Your task: Transcribe word for word the lines spanning the line with "Taking in the" through the end of the records.

---*---

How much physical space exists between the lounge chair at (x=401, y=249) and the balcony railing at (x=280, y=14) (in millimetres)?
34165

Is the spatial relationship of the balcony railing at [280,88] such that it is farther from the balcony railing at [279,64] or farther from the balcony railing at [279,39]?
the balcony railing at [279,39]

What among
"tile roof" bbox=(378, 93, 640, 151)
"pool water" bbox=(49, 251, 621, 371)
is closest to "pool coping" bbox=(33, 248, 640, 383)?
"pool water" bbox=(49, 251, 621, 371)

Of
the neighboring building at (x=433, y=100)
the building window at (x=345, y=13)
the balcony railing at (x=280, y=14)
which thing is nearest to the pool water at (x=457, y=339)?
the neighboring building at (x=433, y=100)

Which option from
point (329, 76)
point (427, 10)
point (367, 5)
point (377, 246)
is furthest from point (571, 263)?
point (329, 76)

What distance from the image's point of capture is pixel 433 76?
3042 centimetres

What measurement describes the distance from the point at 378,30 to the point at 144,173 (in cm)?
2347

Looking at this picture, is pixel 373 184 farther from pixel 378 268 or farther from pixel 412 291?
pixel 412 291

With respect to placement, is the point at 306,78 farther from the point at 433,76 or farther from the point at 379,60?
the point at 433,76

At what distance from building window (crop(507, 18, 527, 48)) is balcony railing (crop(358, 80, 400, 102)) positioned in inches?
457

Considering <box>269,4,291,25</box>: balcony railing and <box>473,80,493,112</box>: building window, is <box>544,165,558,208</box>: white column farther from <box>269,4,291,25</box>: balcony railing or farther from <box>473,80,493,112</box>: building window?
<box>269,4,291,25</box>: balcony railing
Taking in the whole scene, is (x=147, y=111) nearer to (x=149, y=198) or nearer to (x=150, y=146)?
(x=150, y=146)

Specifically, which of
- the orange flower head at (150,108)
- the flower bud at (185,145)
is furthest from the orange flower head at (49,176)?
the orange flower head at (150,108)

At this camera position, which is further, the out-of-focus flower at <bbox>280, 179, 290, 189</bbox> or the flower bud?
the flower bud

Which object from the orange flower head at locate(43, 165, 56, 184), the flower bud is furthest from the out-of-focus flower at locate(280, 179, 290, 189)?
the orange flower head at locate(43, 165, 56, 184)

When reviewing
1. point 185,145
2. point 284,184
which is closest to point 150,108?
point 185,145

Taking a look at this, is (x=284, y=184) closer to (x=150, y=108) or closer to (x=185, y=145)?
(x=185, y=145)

---*---

Output of the exercise:
Taking in the whole scene, is (x=147, y=111) nearer to (x=149, y=198) or nearer to (x=150, y=146)?
(x=150, y=146)

Specifically, which of
- the orange flower head at (150,108)
- the flower bud at (185,145)
is furthest from the orange flower head at (49,176)?
the orange flower head at (150,108)

At this camera position, which is further, the out-of-focus flower at <bbox>280, 179, 290, 189</bbox> or the flower bud?
the flower bud

Which object from the orange flower head at locate(43, 165, 56, 184), the flower bud is furthest from the out-of-focus flower at locate(280, 179, 290, 189)?
the orange flower head at locate(43, 165, 56, 184)

When reviewing
1. point 185,145
2. point 284,184
which is closest to point 150,108?
point 185,145

Taking a look at this, is (x=284, y=184) closer to (x=150, y=108) or closer to (x=185, y=145)?
(x=185, y=145)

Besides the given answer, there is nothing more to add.